Indonesia is projected to have a population of more than 300 million by 2025, with more than one-third below 30 years old, according to Indonesian Statistical Central Bureau (BPS). This is not only a great potential because it means there will be about 100 million new consumers with active buying power that would drive up domestic consumption, it also offers tremendous investment opportunities.

To put it into perspective, even with infrastructure that is still in the development stage, a significantly commodity-driven export economy, an unfavorable international market, largely untapped regional potential and imbalanced economic growth planning, Indonesia is still managing to grow its economy above 5 percent annually. If favorable conditions return, there could be a successful transition into a service-based economy, and if there is a more competent administration in place, then double-digit annual GDP growth would be possible. This is economic potential that investors and like-minded people cannot miss.

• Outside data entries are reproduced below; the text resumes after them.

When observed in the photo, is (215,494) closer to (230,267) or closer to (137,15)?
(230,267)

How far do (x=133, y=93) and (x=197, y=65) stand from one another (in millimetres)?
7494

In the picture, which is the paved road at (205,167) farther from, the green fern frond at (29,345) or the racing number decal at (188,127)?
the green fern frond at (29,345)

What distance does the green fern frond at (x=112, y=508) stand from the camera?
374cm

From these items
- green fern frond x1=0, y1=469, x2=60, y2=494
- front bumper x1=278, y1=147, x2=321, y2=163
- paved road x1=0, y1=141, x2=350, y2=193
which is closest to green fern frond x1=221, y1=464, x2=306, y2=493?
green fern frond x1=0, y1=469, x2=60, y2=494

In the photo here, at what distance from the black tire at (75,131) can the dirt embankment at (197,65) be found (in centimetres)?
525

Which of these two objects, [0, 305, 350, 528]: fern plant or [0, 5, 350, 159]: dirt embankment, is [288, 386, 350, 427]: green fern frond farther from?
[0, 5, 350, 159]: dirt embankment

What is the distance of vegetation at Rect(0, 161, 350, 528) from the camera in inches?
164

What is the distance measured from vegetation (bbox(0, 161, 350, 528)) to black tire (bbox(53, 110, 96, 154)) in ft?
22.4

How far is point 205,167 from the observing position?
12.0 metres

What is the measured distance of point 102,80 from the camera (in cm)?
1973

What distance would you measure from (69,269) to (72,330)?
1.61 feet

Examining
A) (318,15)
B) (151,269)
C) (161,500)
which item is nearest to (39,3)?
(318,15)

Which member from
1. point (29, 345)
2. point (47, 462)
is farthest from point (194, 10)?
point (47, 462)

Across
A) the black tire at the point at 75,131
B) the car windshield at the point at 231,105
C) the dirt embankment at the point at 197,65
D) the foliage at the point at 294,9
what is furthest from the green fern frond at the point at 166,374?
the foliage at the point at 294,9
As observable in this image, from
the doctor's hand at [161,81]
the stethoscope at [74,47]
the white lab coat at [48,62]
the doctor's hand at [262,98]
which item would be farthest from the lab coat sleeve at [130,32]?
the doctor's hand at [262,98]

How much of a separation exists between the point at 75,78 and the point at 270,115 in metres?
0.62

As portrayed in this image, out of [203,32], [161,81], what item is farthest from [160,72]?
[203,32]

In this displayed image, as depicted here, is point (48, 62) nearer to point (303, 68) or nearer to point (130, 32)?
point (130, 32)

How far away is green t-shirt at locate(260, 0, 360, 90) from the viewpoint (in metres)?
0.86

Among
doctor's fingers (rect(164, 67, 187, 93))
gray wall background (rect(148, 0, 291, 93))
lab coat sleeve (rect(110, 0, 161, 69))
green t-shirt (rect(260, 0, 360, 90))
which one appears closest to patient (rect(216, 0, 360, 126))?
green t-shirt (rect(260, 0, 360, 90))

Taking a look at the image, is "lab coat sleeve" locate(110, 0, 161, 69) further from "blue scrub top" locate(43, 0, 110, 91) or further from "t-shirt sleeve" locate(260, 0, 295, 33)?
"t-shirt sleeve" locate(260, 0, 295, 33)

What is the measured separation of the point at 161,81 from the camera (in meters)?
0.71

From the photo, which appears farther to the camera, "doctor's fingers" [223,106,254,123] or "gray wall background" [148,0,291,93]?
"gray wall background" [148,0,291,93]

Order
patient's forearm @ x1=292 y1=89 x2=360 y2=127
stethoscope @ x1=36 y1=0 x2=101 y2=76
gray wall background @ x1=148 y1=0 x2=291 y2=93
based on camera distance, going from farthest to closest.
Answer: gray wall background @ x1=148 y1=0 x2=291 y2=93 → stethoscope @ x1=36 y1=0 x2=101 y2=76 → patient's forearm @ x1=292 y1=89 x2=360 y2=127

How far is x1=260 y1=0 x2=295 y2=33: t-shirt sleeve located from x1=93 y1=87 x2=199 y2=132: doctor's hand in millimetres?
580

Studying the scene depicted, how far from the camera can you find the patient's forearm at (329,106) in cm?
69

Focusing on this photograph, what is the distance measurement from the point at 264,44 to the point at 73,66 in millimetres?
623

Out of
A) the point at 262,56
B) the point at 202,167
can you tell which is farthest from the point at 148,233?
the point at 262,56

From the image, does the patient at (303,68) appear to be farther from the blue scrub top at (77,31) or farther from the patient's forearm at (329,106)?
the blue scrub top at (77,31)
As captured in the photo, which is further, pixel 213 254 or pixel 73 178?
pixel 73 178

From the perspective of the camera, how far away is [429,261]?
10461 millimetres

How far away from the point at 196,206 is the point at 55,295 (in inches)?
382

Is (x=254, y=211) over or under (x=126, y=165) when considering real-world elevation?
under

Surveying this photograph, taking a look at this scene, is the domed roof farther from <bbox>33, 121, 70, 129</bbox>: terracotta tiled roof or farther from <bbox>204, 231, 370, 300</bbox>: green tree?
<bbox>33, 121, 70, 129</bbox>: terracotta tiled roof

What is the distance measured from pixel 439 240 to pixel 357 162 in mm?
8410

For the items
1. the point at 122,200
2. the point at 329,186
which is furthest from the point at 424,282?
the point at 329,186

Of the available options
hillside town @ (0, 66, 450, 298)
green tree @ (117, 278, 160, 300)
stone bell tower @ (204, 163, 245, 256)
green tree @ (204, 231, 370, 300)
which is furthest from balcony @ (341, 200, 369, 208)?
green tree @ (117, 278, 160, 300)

This has yet to mention Indonesia’s potential within the OIC. Islamic learning is becoming more common and people’s growing interest in religious affairs in their daily lives can be considered a positive development in the socio-cultural domain. As such, Indonesia would really lead the OIC not only in terms of economic and demographic size, but also in terms of providing a guiding path. Against the existing global trends of religiosity becoming more apparent year-by-year and youth rebellions becoming more extreme around the world, Indonesia is being balanced remarkably by its youth’s increasing religiosity. Two decades ago, mosques in Indonesia barely saw any young people and finding young girls wearing headscarves was quite rare. Now, young people are filling mosques and churches while one can find young girls in headscarves on every corner of the Muslim parts of the country. In Indonesia, modernity is going hand-in-hand with religious belief. Indonesia has the potential to become a model for the Muslim world.

Thus, with all its landmark accomplishments in the socio-economic and political domains, Indonesia is a practical example of a smooth transition from dictatorship to democracy, and definitely a model for sustainable economic development. It also has a major role to play in ASEAN and the politics of the OIC member countries where it can strategically align itself with other contemporary democracies in the Muslim world such as Turkey, Tunisia, Pakistan and Nigeria and help the troubled Arab Spring countries with its own successful experiences of democratic transition and governance. This constructive role, if Indonesia takes it with due caution, would be historic, not only for troubled Muslim countries, but also for developing economies at large. By doing so, it can assume the role of leadership while positively impacting the course of world affairs. In the current geo-political scenario, this most-populous Muslim country can justifiably discharge its obligations by playing a more proactive role. Now, as Indonesia has major economic and political clout, its constructive path-breaking role in the Arab Spring countries and in emerging economies can prove to be vital and decisive factors in shaping the new world order while emerging as a reliever to the parts of the Arab and Muslim world in distress.